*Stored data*
....................

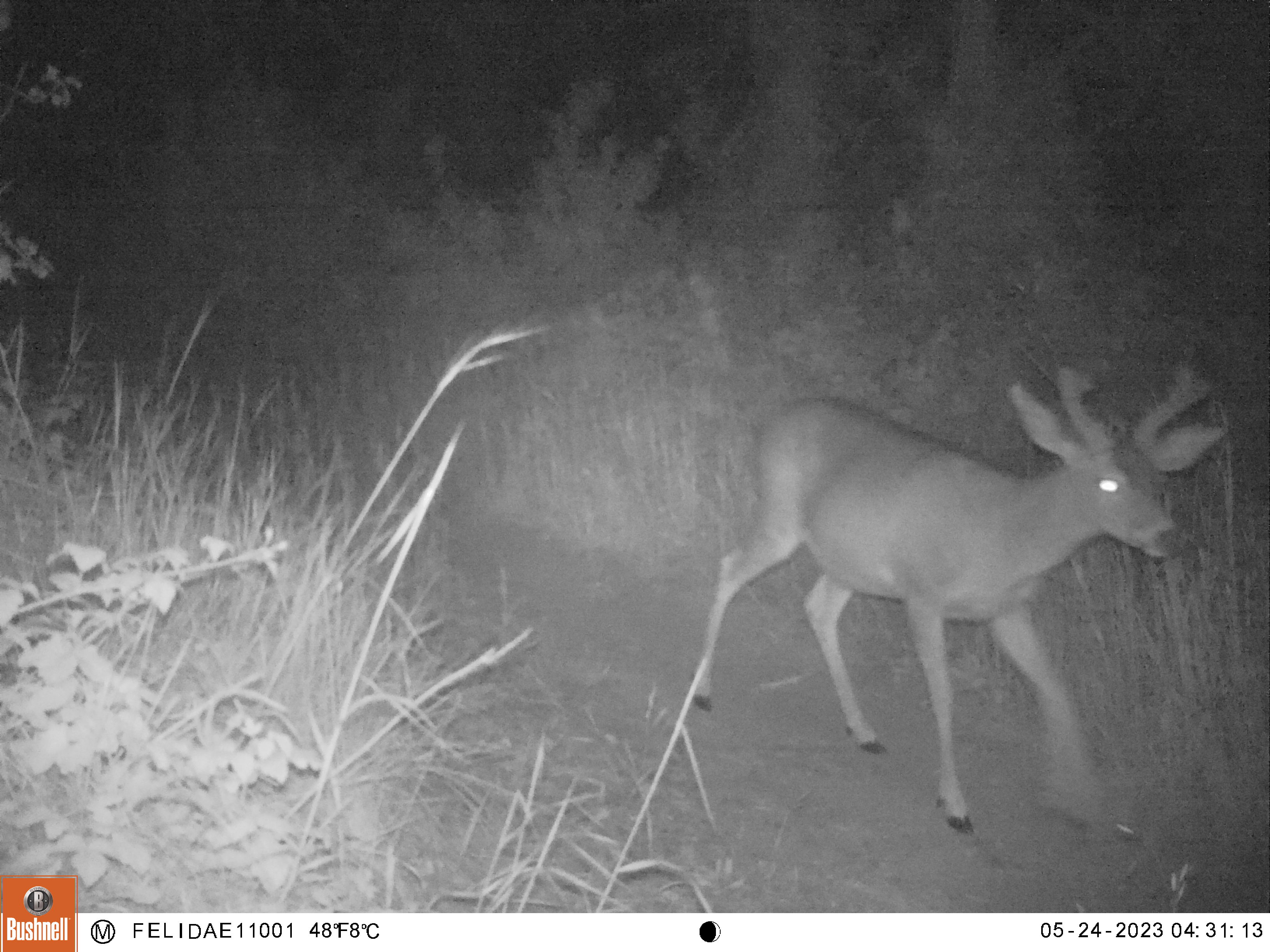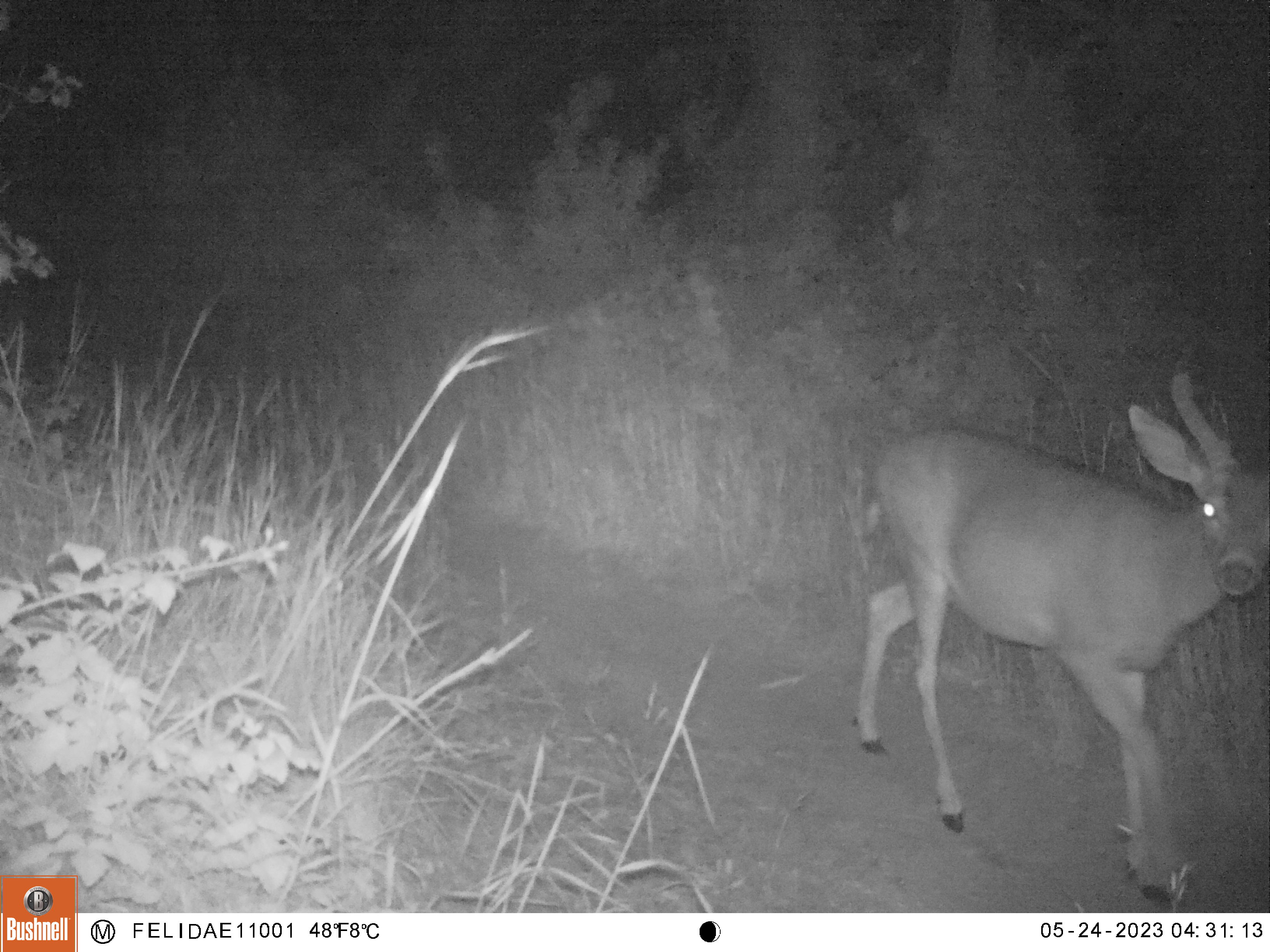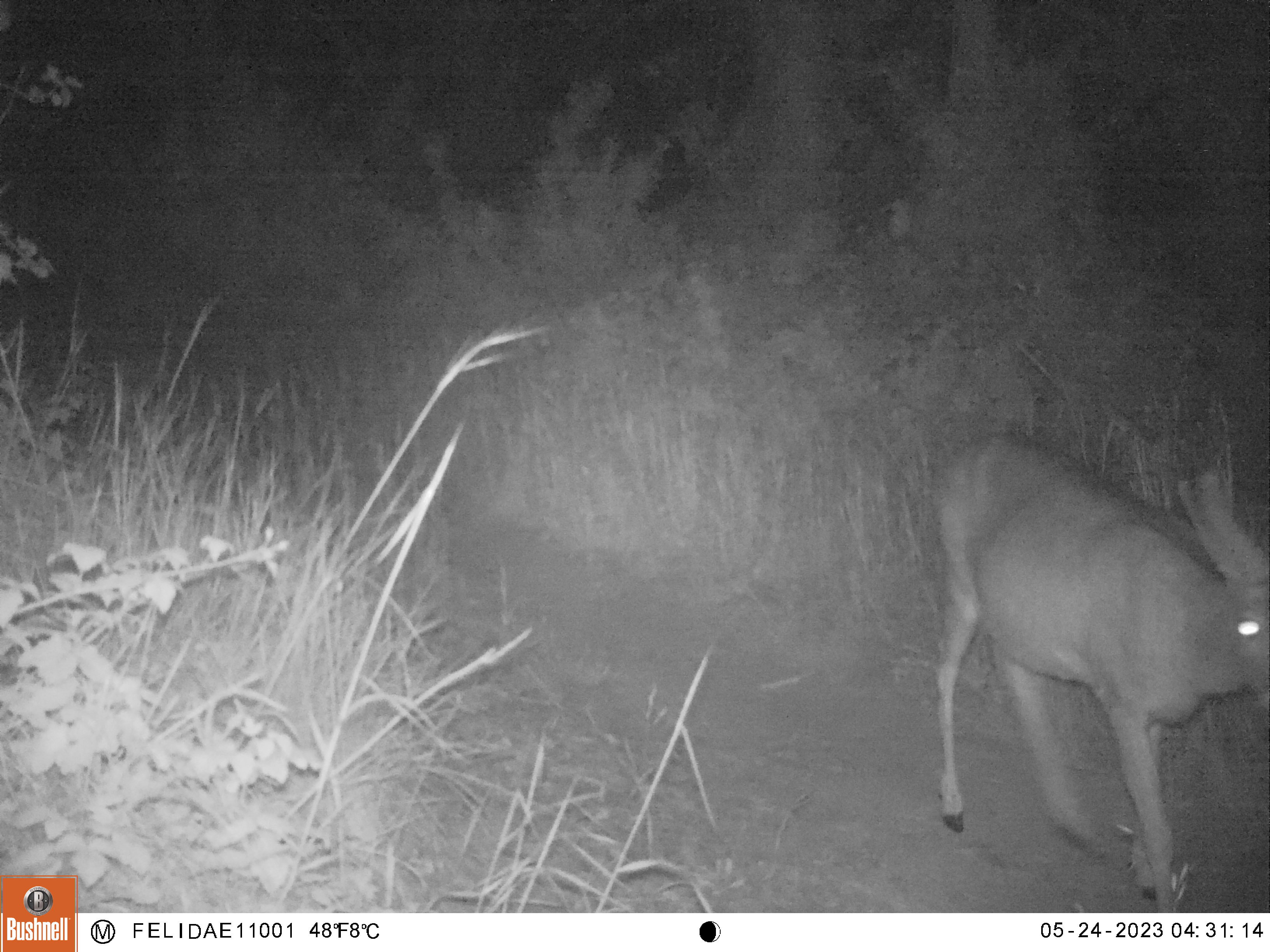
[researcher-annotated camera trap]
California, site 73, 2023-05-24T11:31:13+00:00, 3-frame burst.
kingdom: Animalia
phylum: Chordata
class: Mammalia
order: Artiodactyla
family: Cervidae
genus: Odocoileus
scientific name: Odocoileus hemionus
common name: mule deer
Mule deer (Odocoileus hemionus).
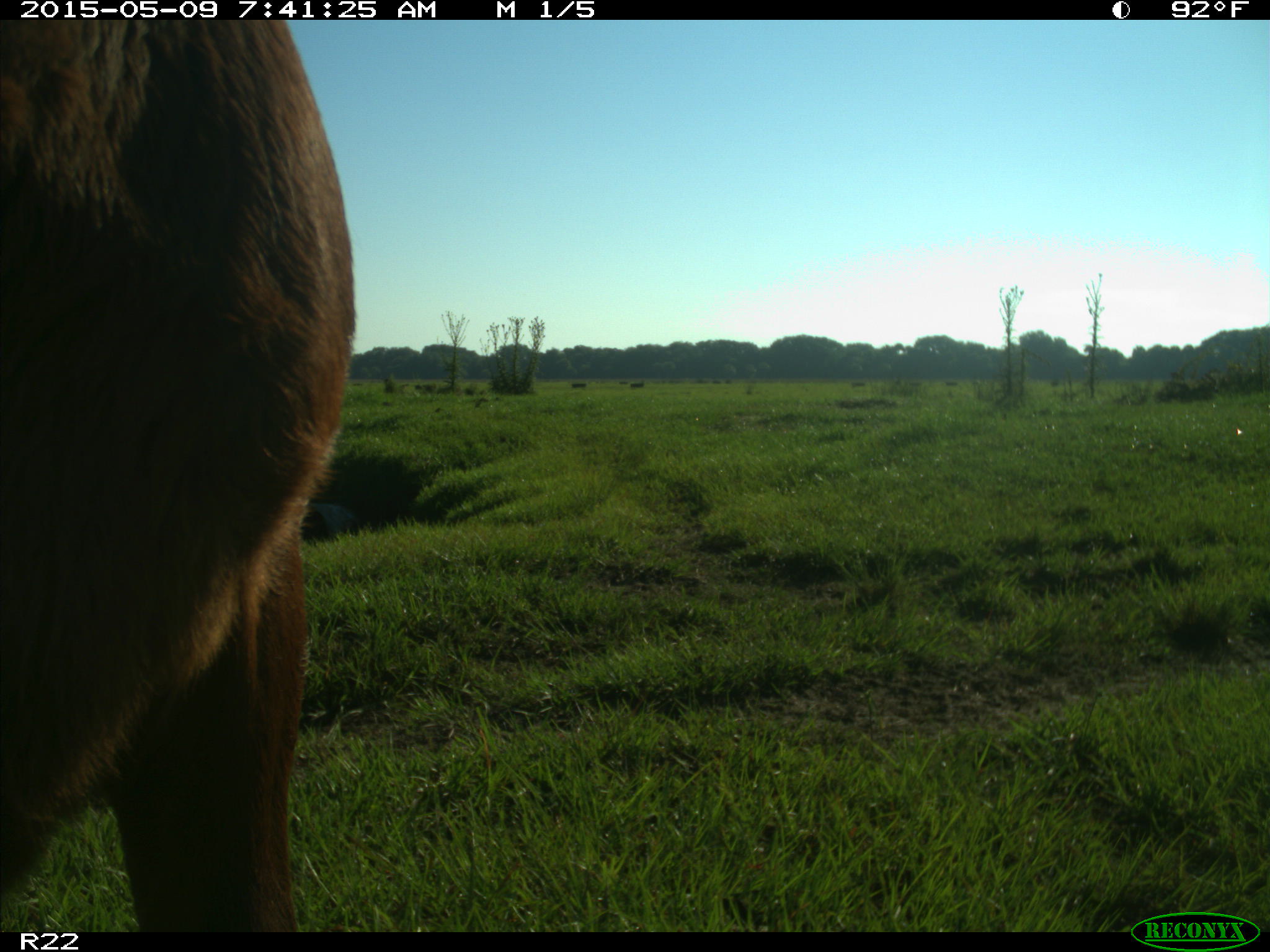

....................

*AIM OF THE EXERCISE*
All of the entries above should be duplicated exactly, except for the pictures.

*RESULT FOR THIS EXERCISE*
[researcher-annotated camera trap]
California, site 73, 2023-05-24T11:31:13+00:00, 3-frame burst.
kingdom: Animalia
phylum: Chordata
class: Mammalia
order: Artiodactyla
family: Cervidae
genus: Odocoileus
scientific name: Odocoileus hemionus
common name: mule deer
Mule deer (Odocoileus hemionus).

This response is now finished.